-- Exercise details --
Exclude the pictures, and otherwise reproduce the data in full.

-- Data for analysis --
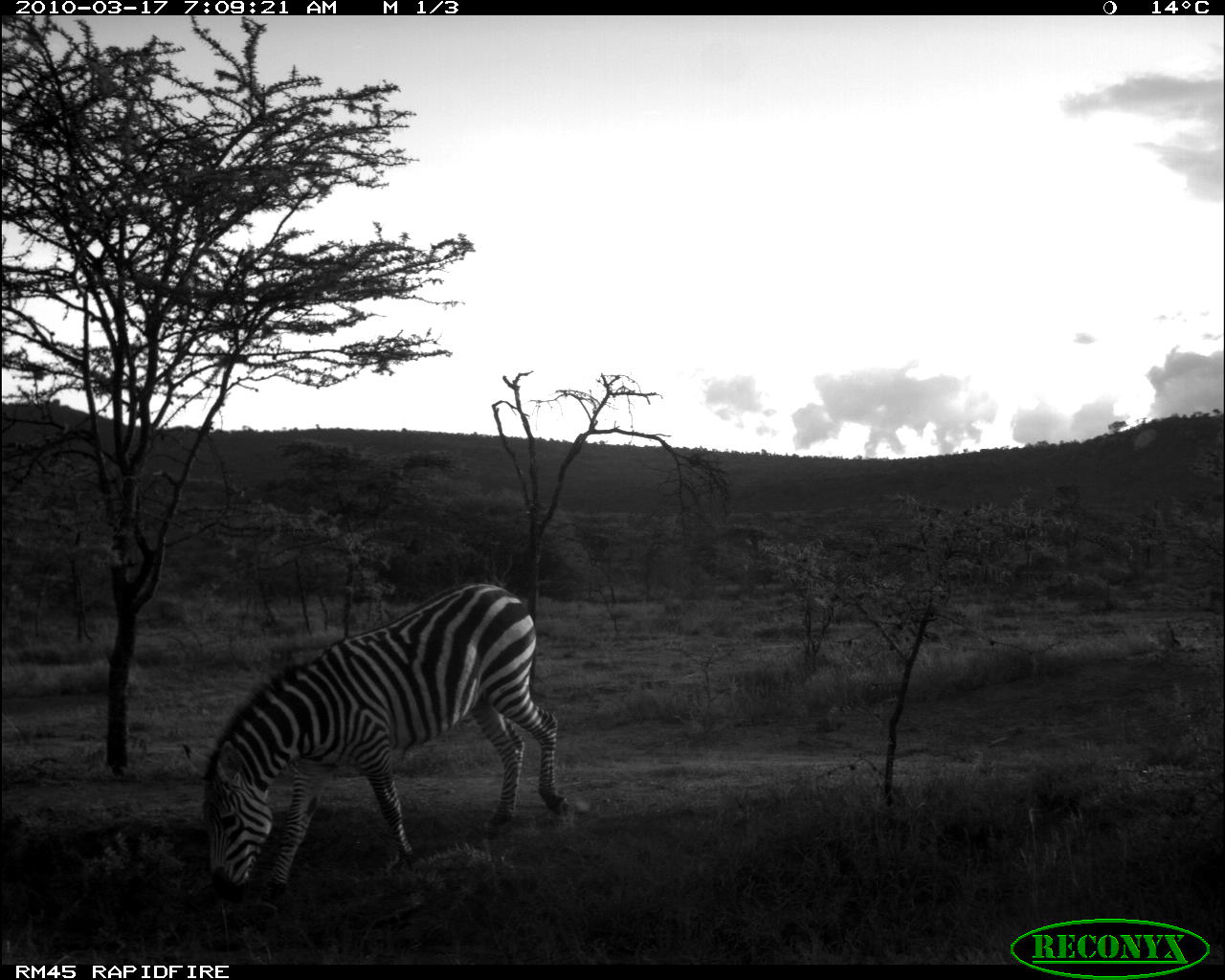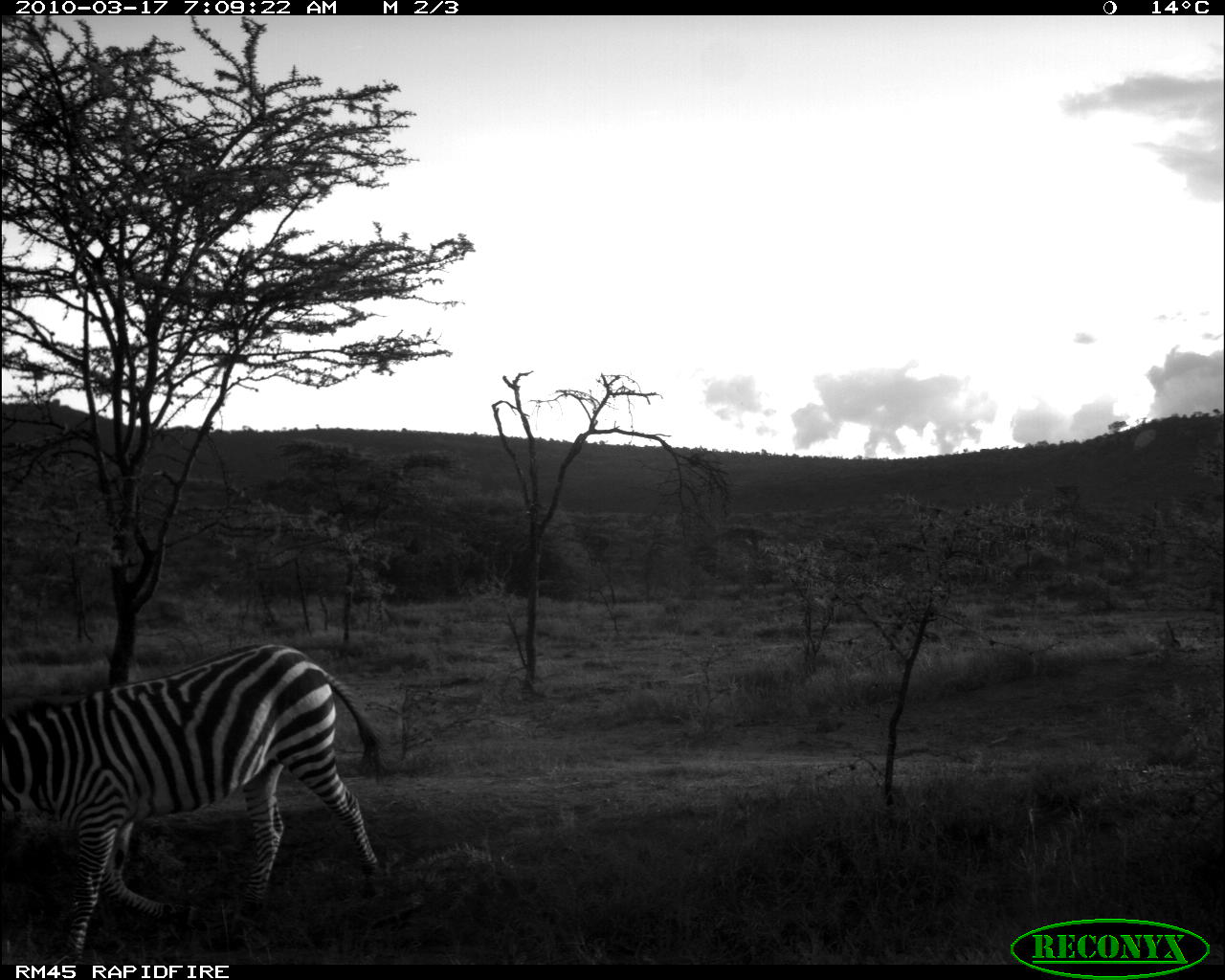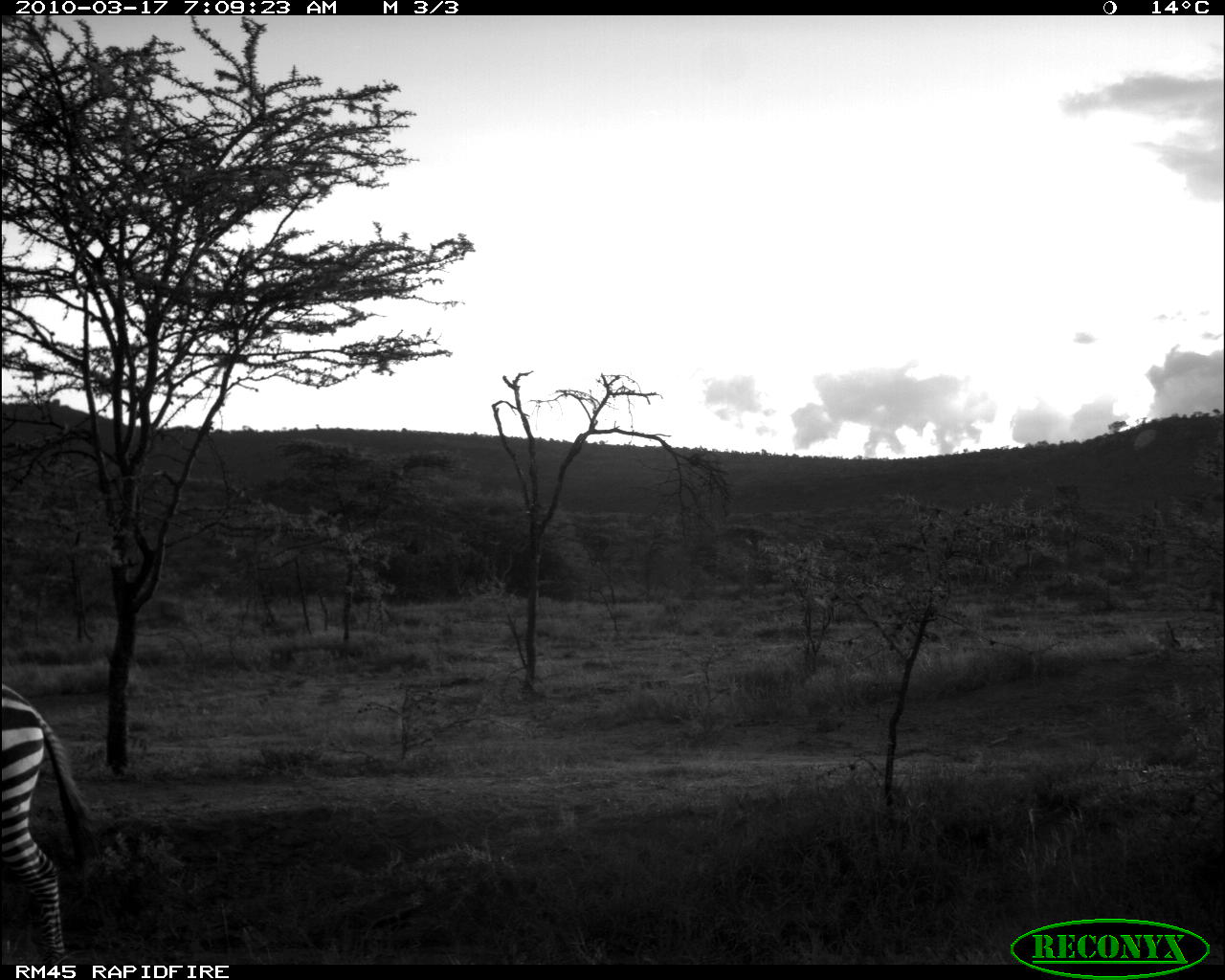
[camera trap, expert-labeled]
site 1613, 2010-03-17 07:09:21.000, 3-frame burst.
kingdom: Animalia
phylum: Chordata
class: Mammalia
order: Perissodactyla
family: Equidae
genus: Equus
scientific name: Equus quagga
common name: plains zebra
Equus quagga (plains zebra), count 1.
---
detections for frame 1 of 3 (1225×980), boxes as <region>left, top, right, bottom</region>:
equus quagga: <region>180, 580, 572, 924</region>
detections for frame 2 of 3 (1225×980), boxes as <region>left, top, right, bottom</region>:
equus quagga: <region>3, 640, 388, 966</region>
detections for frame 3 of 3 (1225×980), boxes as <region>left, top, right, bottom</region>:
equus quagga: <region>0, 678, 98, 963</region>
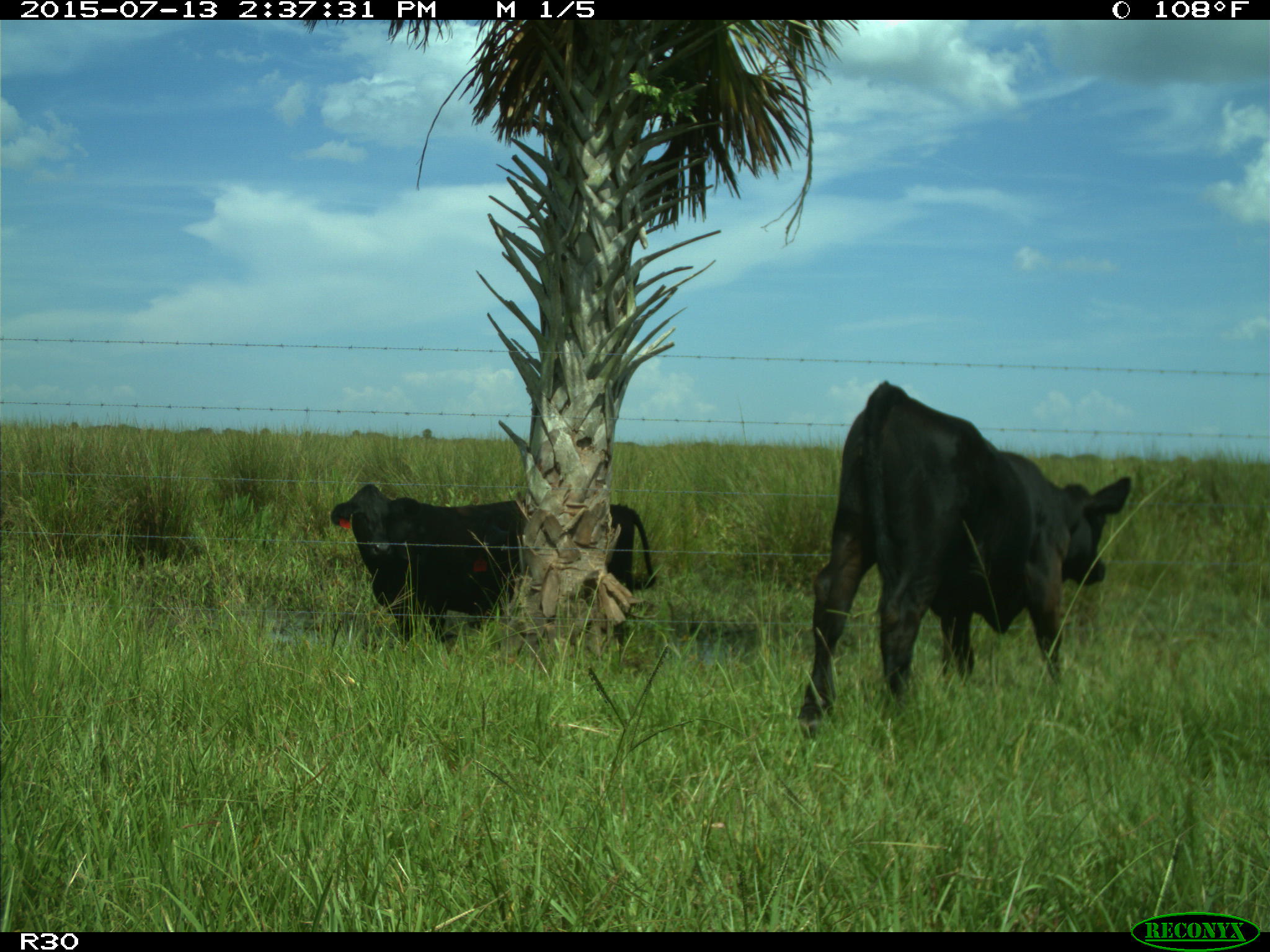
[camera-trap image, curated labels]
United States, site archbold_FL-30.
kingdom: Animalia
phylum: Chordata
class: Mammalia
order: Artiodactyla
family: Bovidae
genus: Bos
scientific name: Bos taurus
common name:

-- Answer area --
[camera trap, expert-labeled]
site 1613, 2010-03-17 07:09:21.000, 3-frame burst.
kingdom: Animalia
phylum: Chordata
class: Mammalia
order: Perissodactyla
family: Equidae
genus: Equus
scientific name: Equus quagga
common name: plains zebra
Equus quagga (plains zebra), count 1.
---
detections for frame 1 of 3 (1225×980), boxes as <region>left, top, right, bottom</region>:
equus quagga: <region>180, 580, 572, 924</region>
detections for frame 2 of 3 (1225×980), boxes as <region>left, top, right, bottom</region>:
equus quagga: <region>3, 640, 388, 966</region>
detections for frame 3 of 3 (1225×980), boxes as <region>left, top, right, bottom</region>:
equus quagga: <region>0, 678, 98, 963</region>
[camera-trap image, curated labels]
United States, site archbold_FL-30.
kingdom: Animalia
phylum: Chordata
class: Mammalia
order: Artiodactyla
family: Bovidae
genus: Bos
scientific name: Bos taurus
common name:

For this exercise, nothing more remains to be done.